Saved data entries
· · · ·
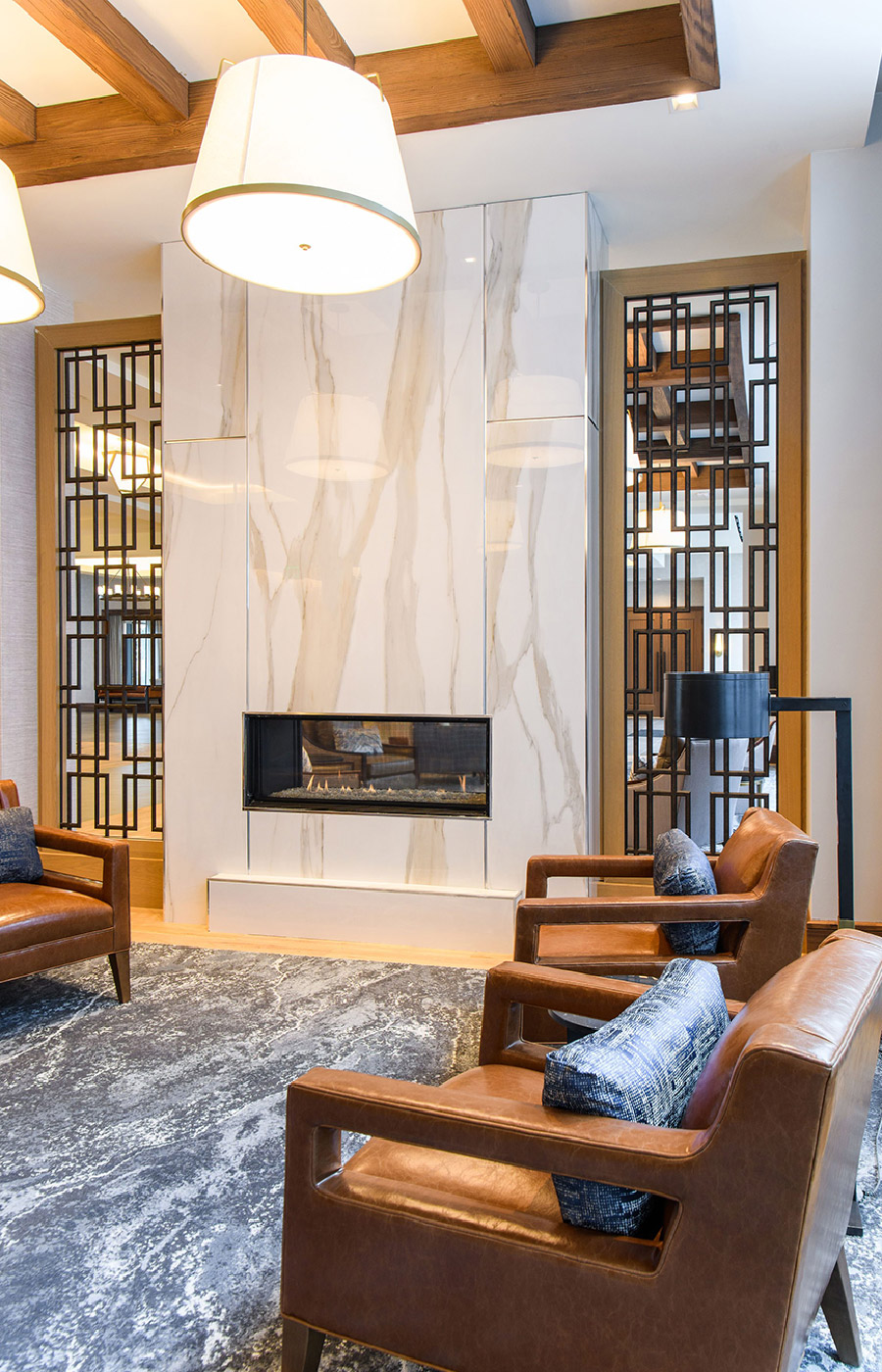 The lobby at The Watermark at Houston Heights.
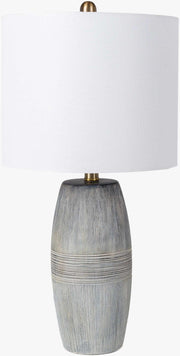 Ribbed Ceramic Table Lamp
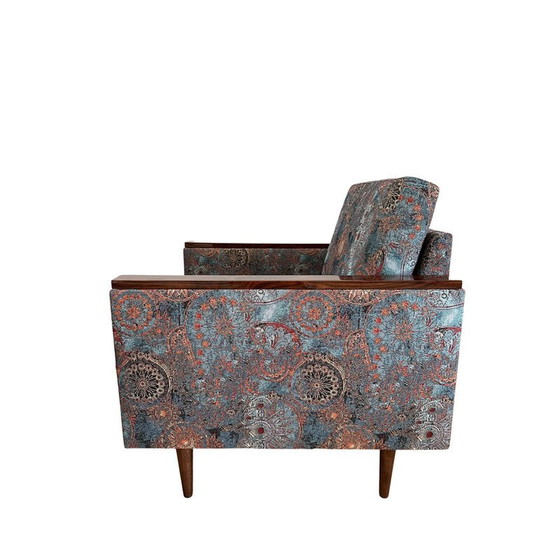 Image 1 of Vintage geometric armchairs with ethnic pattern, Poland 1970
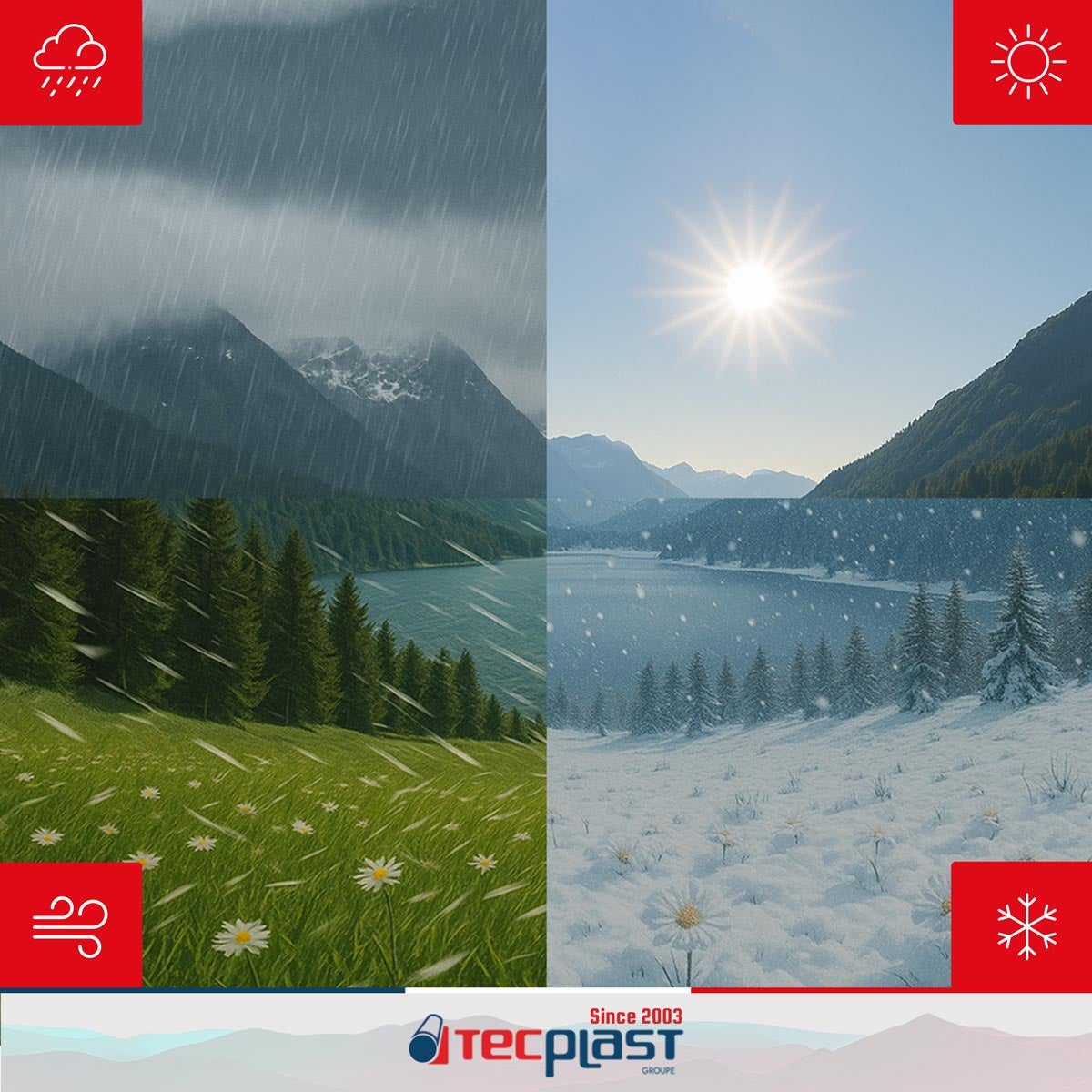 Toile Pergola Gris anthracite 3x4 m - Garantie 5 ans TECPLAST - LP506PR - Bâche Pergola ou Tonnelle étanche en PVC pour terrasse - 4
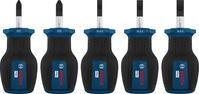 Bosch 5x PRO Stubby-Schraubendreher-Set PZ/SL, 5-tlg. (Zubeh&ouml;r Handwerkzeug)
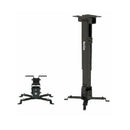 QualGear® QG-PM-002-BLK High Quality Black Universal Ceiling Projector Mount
· · · ·
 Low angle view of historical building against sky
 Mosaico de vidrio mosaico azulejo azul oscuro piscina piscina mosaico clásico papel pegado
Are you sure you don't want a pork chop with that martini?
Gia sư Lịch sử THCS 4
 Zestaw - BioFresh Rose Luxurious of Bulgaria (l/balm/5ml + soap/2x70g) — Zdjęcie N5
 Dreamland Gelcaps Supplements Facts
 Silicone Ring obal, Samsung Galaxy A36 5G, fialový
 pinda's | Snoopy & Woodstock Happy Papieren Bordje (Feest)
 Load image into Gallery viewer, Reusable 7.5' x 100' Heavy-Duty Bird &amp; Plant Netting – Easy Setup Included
· · · ·
◆ **WHAT YOU SHOULD DO**:
Print the lines from the one containing "The lobby at" through the one containing "Toile Pergola Gris", including both of those lines. Leave the pictures out of your answer.

◆ **TASK RESPONSE**:
 The lobby at The Watermark at Houston Heights.
 Ribbed Ceramic Table Lamp
 Image 1 of Vintage geometric armchairs with ethnic pattern, Poland 1970
 Toile Pergola Gris anthracite 3x4 m - Garantie 5 ans TECPLAST - LP506PR - Bâche Pergola ou Tonnelle étanche en PVC pour terrasse - 4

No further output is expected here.